Daniel has said that the album is “the sound of classic rock as [mostly] written by a guy who never did get Eric Clapton”, and this can perhaps be taken to mean that Lucifer on the Sofa is indie rock at its most pure. “On The Radio” (percussion by Jennifer Marrigliano on percussion) is a spikey tribute to a life in music, as Daniel considers whether he was born to it, recalling his non-stage, legal name (“hey say how come you still play that game, John Britt?”); “Feels Alright” has determined, electric swing; “Wild” (with additional production by Gabe Wax) is a hip shuffle with a conflicted edge about modern living.

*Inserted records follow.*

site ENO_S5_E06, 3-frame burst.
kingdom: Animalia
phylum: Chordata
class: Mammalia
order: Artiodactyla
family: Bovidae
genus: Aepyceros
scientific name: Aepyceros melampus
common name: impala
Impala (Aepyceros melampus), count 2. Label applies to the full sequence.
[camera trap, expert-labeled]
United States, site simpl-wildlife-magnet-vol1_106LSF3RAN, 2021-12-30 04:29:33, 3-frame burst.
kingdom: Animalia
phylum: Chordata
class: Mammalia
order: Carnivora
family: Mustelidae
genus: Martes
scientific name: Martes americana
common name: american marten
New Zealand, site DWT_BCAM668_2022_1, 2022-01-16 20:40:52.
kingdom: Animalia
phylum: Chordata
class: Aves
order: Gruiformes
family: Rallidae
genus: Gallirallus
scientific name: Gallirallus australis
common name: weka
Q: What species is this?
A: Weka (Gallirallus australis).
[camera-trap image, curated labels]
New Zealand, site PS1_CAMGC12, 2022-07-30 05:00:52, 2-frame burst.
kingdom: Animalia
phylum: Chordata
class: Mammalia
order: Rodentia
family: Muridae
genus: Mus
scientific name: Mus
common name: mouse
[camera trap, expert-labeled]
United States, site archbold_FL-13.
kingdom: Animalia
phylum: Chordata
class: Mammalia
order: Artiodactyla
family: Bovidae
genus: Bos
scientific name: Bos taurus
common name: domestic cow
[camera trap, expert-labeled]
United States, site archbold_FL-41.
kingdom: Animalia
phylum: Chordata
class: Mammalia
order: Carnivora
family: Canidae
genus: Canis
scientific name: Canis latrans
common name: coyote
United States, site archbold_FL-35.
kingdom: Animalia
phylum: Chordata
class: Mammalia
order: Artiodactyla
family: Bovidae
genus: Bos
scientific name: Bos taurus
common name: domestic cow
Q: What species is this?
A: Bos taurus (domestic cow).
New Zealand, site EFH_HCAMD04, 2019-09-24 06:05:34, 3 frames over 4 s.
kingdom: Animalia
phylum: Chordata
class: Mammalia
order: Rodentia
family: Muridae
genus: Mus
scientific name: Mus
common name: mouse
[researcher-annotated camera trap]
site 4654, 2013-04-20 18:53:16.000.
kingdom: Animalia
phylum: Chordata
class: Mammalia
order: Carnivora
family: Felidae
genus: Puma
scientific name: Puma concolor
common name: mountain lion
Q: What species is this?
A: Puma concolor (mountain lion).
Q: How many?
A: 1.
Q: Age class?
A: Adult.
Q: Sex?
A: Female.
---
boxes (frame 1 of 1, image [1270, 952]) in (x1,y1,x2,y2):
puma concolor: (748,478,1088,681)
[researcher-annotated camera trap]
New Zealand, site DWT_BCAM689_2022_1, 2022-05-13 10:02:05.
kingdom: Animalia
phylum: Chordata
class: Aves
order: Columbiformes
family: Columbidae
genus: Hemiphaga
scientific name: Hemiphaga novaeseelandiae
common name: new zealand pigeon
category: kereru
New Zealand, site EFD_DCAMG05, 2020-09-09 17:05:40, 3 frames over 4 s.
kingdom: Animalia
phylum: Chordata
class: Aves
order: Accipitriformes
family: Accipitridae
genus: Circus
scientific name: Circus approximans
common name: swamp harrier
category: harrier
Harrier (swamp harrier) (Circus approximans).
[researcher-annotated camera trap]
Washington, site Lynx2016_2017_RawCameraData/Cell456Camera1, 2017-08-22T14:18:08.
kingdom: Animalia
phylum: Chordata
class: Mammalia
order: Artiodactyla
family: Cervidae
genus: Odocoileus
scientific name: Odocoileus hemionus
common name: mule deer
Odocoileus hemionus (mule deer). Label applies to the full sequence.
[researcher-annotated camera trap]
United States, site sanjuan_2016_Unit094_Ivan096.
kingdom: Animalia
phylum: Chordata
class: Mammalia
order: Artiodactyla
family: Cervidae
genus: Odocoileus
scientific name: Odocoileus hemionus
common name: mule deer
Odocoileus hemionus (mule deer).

The more down tempo tracks have a distinct Spoon-like texture. “Satellite”, played live from 2014 and recorded twice before this album, is a squally update of ‘70s space-age Bowie and Reed; “My Babe” builds from the quiet desperation of the “same walls every day and night “ to the exultation of “sing[ing] my heart out and beat[ing] my chest”. The keyboard-centric “Astral Jacket” is divine and heavenly, as God walks into the room softly.
Daniel has suggested that the Lucifer on the sofa of the title track is a character he can become when not at his best, with a lack of motivation – “counting weekends/never getting dressed/speaking in third person/trying to forget”. The song evokes an atmospheric walk in lockdown, turquoise blue, “cruising up [Austin’s] Lavaca” with a squally sax blowing in (Ted Tafaro, producer Friedmann on additional keyboards and backing vocals by Caroline Rose). Satan makes a special guest appearance again for “The Devil & Mister Jones”; it’s hard not to think that Mr Jones could be Dylan’s character, revisited. As for the devil, he’s not named in the song except in the title – these days we already know who he is (he’ll be singing along in Russian, as the juju groove rains down on a fragile world).
Coming in at under 40 minutes of mostly energetic, spirited rock, Lucifer on the Sofa is skinny and determined, likely to leave the digital listener hitting repeat or an analog kid flipping the vinyl to start again. In these perilous times, repeat and enjoy as much as possible.
Lucifer on the Sofa is available on CD (variants include a Japanese version with a bonus track “Sugar Babies”), vinyl (variants include a Dinked edition (number 157) of 500, made up of cream and orange splatter vinyl with a black 1 track flexidisc 7” of “Sugar Babies”, signed 18” x 24” folded poster and foil numbered sleeve; indie retail exclusive orange opaque vinyl; Spotify Fans First Tri-Colour black, orange and cream; Amazon orange/cream vinyl; Urban Outfitters cream vinyl; Matador orange/black vinyl) and download.
“Wild” was also released on 7” single (with a B side remix).